◆ Written exercise: Could you reproduce the musical duels diary word for word, starting at "A step Further" and stopping after "anything but boreness."?

◆ Provided passage:
<<<<

Musical Duel Research Diary
by Ricardo Climent

Musical Duels

A step Further in Japan

23 June 2019:
I've been writing and performing musical duels for quite a while. I was fortunate to battle a broad variety of musicians ranging from virtuoso string players to modular synthesizer maniacs. It is not only loads of fun to play but also a huge boost of adrenaline, which I have only experienced before during my time as a commited windsurfer! If on top of the equation we add the fact that these musicians' battles involve trespassing the boundaries between virtual and non-virtual worlds, one can expect anything but boreness.

Musical duels are not new, in fact are quite popular. Bach versus Marchand, Steibelt vs. Beethoven, Kaila Mullady vs. Chiwawa ... from classical music to beat boxing, skilful musicians have historically challenged each other to a contest but rarely played against machines. Terms and rules of these musical battles are always clearly set and may include a range of virtuosic exercises, inventive improvisations, imitations and call-back defiant musical gestures. In most cases performers seek humiliating defeats or engaging in collaborative playing.

My Duel compositions make use of game-engine technology to feature a musical battle between non-virtual and virtual musicians exploring different forms of representation on stage.

>>>>

Stored items from a collection

<<<<

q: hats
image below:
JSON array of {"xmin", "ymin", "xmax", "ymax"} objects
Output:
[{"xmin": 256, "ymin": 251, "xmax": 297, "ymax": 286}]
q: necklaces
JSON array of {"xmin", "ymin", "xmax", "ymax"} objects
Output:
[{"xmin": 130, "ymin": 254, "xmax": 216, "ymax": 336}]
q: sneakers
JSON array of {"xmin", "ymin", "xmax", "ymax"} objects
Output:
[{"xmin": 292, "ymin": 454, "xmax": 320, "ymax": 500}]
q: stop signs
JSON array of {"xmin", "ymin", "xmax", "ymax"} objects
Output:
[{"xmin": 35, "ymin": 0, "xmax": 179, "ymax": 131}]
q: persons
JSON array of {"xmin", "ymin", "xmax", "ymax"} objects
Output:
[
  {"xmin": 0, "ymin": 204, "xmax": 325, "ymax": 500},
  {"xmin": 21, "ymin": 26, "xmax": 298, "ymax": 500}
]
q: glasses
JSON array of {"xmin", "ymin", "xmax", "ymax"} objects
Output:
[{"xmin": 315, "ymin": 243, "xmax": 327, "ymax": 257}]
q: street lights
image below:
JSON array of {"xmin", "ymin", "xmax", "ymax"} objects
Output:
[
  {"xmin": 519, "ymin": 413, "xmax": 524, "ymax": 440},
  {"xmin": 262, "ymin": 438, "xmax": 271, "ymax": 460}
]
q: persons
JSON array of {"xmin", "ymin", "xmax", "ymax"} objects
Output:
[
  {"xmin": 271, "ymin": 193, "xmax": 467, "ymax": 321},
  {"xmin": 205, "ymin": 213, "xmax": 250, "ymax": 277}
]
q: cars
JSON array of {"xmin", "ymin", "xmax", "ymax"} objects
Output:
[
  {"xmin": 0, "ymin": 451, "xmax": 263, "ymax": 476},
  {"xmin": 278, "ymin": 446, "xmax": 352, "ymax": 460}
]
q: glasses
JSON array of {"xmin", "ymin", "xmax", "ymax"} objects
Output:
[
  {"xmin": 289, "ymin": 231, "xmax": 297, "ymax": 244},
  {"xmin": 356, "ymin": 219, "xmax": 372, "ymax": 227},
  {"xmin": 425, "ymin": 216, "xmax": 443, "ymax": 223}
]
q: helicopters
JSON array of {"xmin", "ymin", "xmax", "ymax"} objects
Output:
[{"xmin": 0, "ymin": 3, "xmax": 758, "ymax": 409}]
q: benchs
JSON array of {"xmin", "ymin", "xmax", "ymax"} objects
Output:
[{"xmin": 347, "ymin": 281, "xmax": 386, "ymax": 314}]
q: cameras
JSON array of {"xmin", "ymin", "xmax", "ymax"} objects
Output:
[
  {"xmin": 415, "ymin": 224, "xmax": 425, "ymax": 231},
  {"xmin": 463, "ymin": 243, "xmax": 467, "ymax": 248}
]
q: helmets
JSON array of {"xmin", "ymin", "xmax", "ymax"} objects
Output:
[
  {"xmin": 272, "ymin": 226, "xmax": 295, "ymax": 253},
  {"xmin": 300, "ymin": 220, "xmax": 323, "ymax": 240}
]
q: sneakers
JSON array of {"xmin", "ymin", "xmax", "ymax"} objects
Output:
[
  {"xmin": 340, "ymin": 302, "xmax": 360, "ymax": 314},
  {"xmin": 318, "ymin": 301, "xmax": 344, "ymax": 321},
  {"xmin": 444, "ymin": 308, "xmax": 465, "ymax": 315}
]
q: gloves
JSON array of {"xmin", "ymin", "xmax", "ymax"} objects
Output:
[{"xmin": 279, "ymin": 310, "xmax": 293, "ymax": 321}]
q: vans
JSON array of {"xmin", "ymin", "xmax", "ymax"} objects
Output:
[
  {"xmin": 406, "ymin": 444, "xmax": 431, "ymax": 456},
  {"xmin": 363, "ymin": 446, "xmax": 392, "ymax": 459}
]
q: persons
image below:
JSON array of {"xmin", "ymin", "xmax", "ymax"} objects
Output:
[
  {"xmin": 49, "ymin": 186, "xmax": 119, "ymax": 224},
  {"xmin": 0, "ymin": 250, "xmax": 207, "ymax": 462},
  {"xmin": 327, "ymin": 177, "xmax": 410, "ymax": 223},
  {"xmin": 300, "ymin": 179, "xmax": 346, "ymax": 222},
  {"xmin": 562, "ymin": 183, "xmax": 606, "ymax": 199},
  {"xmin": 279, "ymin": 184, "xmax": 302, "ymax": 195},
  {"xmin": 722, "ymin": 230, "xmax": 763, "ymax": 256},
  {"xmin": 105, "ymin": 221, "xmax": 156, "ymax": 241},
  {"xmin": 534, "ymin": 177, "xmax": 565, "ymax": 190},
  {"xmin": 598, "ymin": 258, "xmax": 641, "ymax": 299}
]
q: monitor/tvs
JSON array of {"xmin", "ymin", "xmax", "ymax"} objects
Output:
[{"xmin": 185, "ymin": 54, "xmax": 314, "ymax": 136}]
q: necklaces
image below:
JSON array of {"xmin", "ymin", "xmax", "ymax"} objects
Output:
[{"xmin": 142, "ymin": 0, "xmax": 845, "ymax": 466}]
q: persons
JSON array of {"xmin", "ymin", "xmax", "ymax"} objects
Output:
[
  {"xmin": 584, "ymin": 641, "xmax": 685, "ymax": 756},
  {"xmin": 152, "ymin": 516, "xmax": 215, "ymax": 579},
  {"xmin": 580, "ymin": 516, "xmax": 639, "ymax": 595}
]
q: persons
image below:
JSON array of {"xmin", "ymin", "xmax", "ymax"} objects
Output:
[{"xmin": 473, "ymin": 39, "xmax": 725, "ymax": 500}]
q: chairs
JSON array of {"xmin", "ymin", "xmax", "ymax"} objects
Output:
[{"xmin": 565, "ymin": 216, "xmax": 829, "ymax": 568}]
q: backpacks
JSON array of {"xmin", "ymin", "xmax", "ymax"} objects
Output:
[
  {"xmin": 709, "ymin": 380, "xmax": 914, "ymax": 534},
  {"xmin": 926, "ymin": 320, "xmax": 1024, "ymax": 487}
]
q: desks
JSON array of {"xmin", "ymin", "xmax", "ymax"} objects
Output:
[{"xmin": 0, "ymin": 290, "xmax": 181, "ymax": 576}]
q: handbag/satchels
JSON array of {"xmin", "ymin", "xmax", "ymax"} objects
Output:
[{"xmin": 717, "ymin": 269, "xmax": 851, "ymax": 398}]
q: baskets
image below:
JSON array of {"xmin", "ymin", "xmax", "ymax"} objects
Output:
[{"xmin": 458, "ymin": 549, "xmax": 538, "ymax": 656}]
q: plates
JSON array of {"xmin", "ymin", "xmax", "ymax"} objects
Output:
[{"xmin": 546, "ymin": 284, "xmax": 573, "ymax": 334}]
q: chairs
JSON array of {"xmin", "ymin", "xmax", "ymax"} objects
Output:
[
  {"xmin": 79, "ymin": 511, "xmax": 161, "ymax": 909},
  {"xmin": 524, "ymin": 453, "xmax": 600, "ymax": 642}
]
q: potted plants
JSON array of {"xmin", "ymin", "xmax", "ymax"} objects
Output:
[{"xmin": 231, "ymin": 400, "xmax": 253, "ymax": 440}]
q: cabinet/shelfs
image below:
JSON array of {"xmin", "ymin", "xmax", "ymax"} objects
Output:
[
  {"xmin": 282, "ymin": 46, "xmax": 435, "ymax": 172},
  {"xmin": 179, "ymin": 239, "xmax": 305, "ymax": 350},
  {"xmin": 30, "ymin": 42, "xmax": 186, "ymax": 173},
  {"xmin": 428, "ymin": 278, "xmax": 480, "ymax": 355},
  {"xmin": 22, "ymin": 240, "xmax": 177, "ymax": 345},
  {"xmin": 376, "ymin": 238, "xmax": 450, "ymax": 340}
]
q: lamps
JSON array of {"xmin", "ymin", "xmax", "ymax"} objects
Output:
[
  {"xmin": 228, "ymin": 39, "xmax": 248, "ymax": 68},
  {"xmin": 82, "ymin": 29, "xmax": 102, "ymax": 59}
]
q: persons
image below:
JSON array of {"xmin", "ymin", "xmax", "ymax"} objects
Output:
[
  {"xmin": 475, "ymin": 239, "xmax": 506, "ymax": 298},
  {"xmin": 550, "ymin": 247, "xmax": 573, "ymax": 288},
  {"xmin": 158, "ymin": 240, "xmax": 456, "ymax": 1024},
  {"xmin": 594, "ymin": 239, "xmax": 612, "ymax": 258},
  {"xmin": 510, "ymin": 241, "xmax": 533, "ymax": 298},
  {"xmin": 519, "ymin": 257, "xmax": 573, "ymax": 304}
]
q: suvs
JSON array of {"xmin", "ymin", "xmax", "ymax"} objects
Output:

>>>>

◆ Output for this exercise:
A step Further in Japan

23 June 2019:
I've been writing and performing musical duels for quite a while. I was fortunate to battle a broad variety of musicians ranging from virtuoso string players to modular synthesizer maniacs. It is not only loads of fun to play but also a huge boost of adrenaline, which I have only experienced before during my time as a commited windsurfer! If on top of the equation we add the fact that these musicians' battles involve trespassing the boundaries between virtual and non-virtual worlds, one can expect anything but boreness.